シンガポール国立大学(NUS)は、同大学の理学部生物学科の研究者らの研究によって、生息地によって異なる環境光が霊長類の種間の目の色の決定に関わる重要な因子であることを明らかにしたと発表した。10月15日付け。本成果は科学誌 Scientific Reports に掲載された。
これまで、霊長類の目の色の変異を説明する研究は、目が種間・種内コミュニケーションのための視覚信号であることに焦点を当てて進められていた。しかし、この考えは実験的研究からはほとんど証明されていなかった。一方で、生息地における環境光の違いから目の色の多様性が進化したのではないかという仮説は研究されていなかった。

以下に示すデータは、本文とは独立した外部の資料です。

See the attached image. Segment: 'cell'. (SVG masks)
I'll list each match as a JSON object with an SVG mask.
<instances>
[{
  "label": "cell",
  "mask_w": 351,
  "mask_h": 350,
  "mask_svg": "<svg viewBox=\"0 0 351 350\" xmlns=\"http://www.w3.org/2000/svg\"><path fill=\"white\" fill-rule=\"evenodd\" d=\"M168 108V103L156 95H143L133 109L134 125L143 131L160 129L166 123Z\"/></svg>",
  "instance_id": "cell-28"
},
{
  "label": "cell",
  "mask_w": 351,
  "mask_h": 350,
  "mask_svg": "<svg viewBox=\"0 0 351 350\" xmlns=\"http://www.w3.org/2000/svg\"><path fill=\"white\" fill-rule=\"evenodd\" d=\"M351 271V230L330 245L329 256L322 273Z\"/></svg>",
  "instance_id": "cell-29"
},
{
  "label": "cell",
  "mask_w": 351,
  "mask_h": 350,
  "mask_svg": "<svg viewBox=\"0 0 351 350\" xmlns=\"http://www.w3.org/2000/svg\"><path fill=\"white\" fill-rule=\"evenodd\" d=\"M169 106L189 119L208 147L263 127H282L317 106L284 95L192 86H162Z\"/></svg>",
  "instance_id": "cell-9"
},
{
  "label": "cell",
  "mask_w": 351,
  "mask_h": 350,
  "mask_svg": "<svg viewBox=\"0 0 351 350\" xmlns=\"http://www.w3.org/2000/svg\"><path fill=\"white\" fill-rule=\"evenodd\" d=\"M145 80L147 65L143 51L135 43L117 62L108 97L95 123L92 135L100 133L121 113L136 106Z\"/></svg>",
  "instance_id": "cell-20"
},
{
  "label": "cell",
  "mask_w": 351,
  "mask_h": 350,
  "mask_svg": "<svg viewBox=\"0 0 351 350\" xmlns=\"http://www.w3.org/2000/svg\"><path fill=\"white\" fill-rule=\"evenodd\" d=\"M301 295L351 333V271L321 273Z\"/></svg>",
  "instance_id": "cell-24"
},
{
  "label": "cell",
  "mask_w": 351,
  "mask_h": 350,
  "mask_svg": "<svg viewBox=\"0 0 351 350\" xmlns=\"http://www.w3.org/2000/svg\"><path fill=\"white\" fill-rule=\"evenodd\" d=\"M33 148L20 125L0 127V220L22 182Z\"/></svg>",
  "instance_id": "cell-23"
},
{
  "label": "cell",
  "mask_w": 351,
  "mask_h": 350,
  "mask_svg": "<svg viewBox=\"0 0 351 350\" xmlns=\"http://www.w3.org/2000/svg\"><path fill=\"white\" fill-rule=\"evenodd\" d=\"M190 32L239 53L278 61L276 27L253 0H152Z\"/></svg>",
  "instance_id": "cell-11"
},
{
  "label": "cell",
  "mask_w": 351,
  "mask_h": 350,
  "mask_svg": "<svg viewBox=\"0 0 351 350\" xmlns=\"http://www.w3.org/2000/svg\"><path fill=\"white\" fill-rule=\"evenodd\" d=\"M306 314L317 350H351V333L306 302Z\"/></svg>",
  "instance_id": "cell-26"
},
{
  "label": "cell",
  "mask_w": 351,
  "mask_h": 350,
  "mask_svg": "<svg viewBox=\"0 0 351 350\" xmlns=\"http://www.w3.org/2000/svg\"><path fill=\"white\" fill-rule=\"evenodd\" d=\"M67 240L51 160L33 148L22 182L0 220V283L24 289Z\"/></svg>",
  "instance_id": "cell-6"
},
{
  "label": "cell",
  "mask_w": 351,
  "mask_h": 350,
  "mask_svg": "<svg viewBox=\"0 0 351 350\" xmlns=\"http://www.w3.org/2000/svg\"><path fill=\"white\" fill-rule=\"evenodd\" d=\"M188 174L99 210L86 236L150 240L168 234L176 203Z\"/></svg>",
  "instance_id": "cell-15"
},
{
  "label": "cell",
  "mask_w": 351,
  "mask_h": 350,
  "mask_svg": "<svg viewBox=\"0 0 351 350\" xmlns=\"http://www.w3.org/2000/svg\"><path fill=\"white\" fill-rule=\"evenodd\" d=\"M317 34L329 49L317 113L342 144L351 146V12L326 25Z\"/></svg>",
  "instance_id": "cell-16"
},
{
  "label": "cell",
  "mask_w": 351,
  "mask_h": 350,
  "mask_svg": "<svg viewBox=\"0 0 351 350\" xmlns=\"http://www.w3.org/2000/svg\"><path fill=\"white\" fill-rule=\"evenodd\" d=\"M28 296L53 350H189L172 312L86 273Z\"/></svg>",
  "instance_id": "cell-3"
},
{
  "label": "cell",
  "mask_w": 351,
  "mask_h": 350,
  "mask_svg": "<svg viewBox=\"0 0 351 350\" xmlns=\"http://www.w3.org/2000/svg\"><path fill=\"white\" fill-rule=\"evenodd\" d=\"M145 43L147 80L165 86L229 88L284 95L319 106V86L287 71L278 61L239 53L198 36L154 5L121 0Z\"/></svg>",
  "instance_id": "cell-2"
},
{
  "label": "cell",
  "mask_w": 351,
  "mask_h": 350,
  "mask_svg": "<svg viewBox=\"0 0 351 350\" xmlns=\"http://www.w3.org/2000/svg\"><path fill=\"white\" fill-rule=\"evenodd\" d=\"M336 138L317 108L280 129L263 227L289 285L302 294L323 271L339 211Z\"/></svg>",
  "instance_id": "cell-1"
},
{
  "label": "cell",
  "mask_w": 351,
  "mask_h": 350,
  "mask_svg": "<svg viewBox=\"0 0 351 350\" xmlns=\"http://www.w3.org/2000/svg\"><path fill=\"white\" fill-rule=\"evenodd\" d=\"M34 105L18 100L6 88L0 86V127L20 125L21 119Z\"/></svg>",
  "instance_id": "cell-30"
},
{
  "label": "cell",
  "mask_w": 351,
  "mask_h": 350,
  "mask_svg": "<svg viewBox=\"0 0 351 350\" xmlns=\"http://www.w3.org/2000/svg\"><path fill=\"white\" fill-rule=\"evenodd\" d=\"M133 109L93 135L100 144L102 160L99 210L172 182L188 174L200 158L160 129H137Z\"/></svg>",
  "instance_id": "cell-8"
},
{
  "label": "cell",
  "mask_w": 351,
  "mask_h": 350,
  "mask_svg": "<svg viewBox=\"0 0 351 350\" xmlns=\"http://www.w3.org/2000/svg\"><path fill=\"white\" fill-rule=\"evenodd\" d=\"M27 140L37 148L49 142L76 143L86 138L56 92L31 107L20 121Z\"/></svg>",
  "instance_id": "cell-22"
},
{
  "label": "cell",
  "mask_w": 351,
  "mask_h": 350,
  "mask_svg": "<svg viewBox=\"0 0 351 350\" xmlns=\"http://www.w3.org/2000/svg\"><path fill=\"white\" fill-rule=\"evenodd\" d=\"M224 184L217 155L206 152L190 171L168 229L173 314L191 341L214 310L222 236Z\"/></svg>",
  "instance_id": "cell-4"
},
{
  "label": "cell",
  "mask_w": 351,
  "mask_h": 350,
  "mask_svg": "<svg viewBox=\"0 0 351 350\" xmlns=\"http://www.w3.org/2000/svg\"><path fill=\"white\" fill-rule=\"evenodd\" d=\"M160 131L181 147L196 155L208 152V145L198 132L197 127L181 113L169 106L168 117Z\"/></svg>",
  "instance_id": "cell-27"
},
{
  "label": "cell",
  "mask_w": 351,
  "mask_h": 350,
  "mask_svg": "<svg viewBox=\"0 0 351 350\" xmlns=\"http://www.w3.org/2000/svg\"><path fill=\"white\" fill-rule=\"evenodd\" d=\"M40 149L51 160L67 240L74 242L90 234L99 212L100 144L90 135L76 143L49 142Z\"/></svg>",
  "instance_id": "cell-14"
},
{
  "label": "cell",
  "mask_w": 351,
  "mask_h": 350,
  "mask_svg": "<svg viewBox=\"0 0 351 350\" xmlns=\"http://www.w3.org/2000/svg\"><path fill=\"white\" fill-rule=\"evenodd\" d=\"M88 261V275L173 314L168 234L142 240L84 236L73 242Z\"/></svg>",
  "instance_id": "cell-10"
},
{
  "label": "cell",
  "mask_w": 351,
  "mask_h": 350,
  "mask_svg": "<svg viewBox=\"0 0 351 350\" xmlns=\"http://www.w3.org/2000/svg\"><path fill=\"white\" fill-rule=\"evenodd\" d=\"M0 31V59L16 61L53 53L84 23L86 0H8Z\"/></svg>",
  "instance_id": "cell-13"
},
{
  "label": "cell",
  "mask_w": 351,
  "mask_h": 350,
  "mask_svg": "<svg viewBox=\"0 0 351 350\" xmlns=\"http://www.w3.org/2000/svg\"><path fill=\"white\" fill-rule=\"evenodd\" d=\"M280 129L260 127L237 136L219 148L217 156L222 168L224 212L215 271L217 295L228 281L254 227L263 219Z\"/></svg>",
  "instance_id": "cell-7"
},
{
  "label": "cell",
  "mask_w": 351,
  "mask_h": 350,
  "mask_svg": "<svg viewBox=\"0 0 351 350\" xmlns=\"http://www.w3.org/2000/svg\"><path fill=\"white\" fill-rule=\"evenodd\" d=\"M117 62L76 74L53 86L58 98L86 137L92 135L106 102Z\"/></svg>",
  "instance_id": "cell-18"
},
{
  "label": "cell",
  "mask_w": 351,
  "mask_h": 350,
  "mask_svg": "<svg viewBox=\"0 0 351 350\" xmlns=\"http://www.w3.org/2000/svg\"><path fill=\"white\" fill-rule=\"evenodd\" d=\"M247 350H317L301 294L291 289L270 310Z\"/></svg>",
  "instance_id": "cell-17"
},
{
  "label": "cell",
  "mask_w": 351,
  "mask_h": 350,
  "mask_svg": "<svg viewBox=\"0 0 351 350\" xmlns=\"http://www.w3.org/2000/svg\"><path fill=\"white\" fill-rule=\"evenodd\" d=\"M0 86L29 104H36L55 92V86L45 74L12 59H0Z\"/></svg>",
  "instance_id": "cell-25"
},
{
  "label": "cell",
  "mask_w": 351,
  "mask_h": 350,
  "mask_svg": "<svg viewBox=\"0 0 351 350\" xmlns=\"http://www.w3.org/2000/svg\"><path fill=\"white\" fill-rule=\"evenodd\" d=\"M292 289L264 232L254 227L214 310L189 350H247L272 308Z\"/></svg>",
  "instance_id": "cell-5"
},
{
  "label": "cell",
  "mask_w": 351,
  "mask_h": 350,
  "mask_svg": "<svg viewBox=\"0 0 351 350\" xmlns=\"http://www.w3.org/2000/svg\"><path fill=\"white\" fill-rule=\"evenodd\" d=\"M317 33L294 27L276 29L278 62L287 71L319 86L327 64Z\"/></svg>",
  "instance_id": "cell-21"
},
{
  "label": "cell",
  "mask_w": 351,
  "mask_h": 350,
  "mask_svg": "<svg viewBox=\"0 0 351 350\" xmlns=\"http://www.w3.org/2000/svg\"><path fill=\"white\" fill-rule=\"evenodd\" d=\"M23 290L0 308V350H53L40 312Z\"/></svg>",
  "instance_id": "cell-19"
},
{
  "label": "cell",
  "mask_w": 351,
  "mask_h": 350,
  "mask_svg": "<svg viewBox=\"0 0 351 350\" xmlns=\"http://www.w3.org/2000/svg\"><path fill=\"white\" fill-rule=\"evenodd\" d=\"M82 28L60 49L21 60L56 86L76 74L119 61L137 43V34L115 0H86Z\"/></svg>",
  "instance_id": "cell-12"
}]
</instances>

今回、NUSの研究者は、シンガポールのリパブリック・ポリテクニック、英国のセント・アンドリュース大学、オランダのライデン大学の共同研究者とともに、77種の霊長類の数百枚の写真を収集し、目のさまざまな部分の明るさと色を測定し、解析を行った。その結果、赤道から遠い場所に住む種は、虹彩を包む組織である結膜が薄くなり、虹彩の色も緑色や青色に変化していることを明らかにした。
NUS生物化学部のアントニア・モンテイロ(Antónia Monteiro)教授は、「進化生物学の比較法を用いて、高緯度地域における多くの霊長類が独立に青い目を進化させたことを発見したことがこの研究の興味深い点です。このことはヒトの青い目の進化についての考え方にも影響を与えるでしょう」と話している。